A lightweight P2P-based cache system for model distributions on Kubernetes.
Name Story: the inspiration of the name Manta is coming from Dota2, called Manta Style, which will create 2 images of your hero just like peers in the P2P network.
Architecture
Note: llmaz is just one kind of integrations, Manta can be deployed and used independently.
Features Overview
Model Hub Support: Models could be downloaded directly from model hubs (Huggingface etc.) or object storages, no other effort.
Model Preheat: Models could be preloaded to clusters, or specified nodes to accelerate the model serving.
Model Cache: Models will be cached as chunks after downloading for faster model loading.
Model Lifecycle Management: Model lifecycle is managed automatically with different strategies, like Retain or Delete.

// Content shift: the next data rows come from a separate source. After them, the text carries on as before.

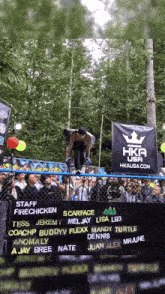 a man is doing a trick on a skateboard in front of a sign that says hkamerica.com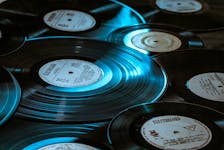 It does the heart some good to relax and listen to music from a vinyl record. UNSPLASH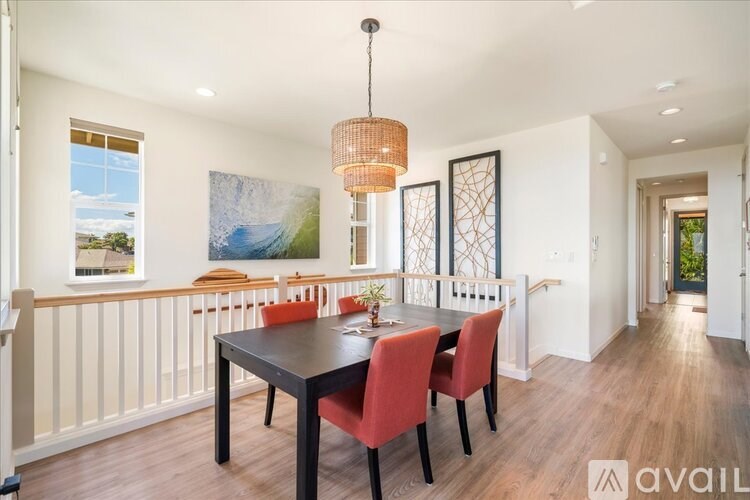 A dining room with a table and chairs.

Plugin Framework: Filter and Score plugins could be extended to pick up the best candidates.
Memory Management(WIP): Manage the reserved memories for caching, together with LRU algorithm for GC.
You Should Know Before
Manta is not an all-in-one solution for model management, instead, it offers a lightweight solution to utilize the idle bandwidth and cost-effective disk, helping you save money.
It requires no additional components like databases or storage systems, simplifying setup and reducing effort.
All the models will be stored under the host path of /mnt/models/
Note: you can make the Torrent Standby by setting the preheat to false (true by default), then preheating will process in runtime, which obviously wll slow down the model loading.